Sweden’s economic growth slowed last quarter, underscoring the need for more support measures as the central bank signals it’s ready to expand its stimulus package.
Gross domestic product grew an annual 2.5 percent in the three months through March, compared with a revised 2.6 percent in the prior quarter, Statistics Sweden said. Analysts surveyed by Bloomberg forecast a 2.8 percent expansion.
“It was a bit weaker than expected, and below the Riksbank’s forecast,” said Michael Grahn, an analyst at Danske Bank A/S. “Everyone knows that really, inflation is the important thing for the Riksbank. But of course, it would have been better from the Riksbank’s point of view if it had come in slightly stronger.”
The central bank this year cut interest rates to negative for the first time and started buying government bonds to boost demand and prevent deflation from taking hold. That has helped domestic demand, propelled stock and house prices higher and helped counter sluggish exports.
The economy, home to Hennes & Mauritz AB and Ericsson AB, grew a quarterly 0.4 percent in the period, missing analysts’ estimates of 0.6 percent.
Fixed investment fell 0.1 percent from the fourth quarter, while exports decreased 0.7 percent and imports dropped 1.5 percent. Private spending growth slowed to 0.1 percent from 1.3 percent in the previous quarter.
“If one looks at the underlying development it’s relatively solid” since the lower private spending can largely be explained by reduced housing costs, said Magnus Alvesson, head of forecasting at Swedbank AB. That “signals that households’ finances remain strong and that there’s significant room for an increase going forward,” he said.

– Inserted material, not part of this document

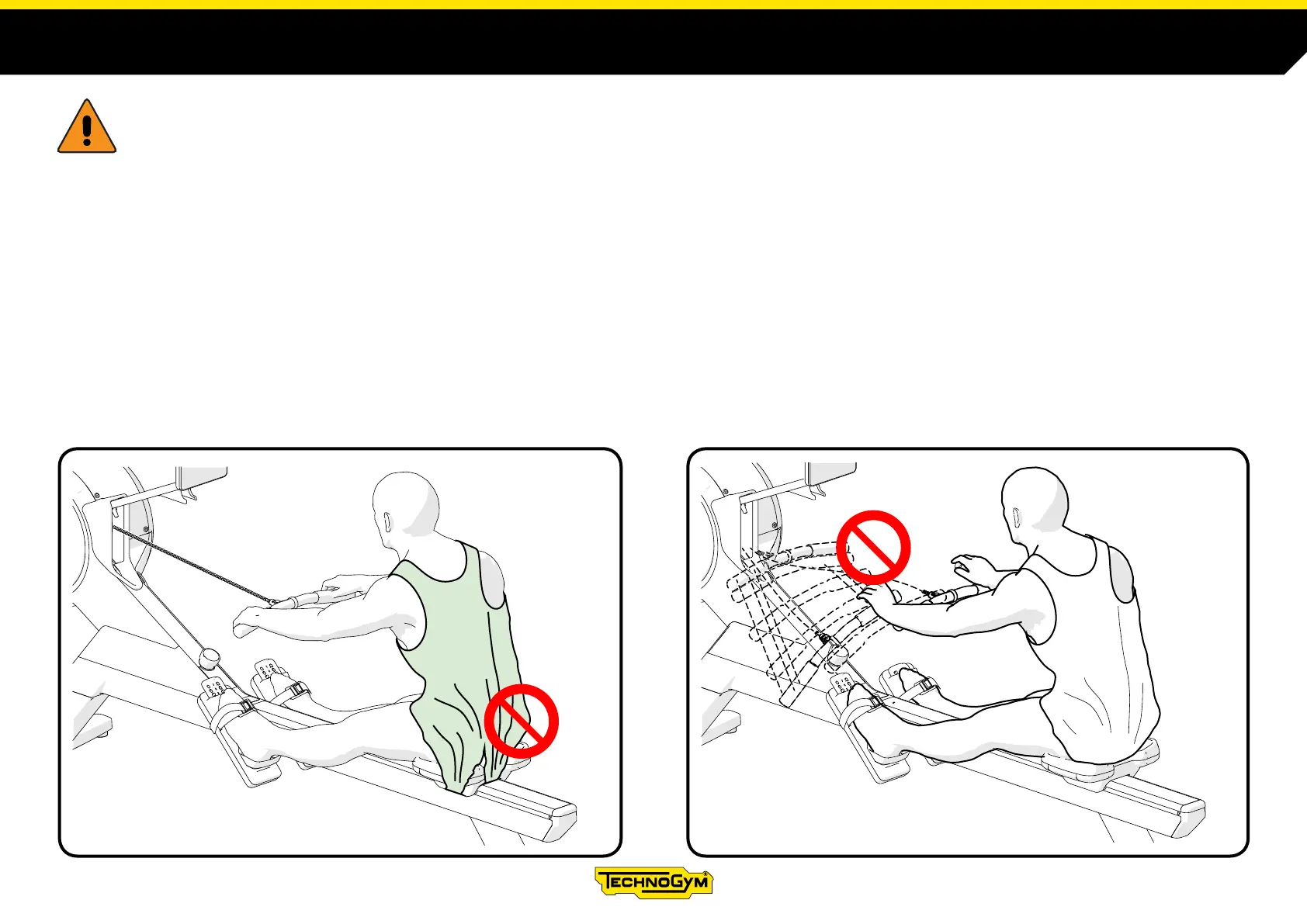 TECHNOGYM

The central bank, which predicted 2.7 percent growth in the quarter, has said it’s prepared to cut its rate further from minus 0.25 percent and expand a bond buying program from 90 billion kronor ($10 billion) to safeguard its 2 percent inflation target. The bank holds its next rate policy meeting on July 1.
Sweden fell back into deflation in April, after consumer prices rose less than 0.2 percent in the previous two months. Inflation has held below target since late 2011.
Meanwhile, figures today showed lending to households accelerated for a fifth month to an annual 6.5 percent in April -- its highest level in almost four years. Mortgage lending increased an annual 6.9 percent.
“That’s a very clear signal that households aren’t very worried or think that they need to slow down so we think that households will be an important growth engine also going forward,” said Annika Winsth, chief economist at Nordea Bank AB in Stockholm. “The Riksbank will conclude that this was in line with its expectations, period.”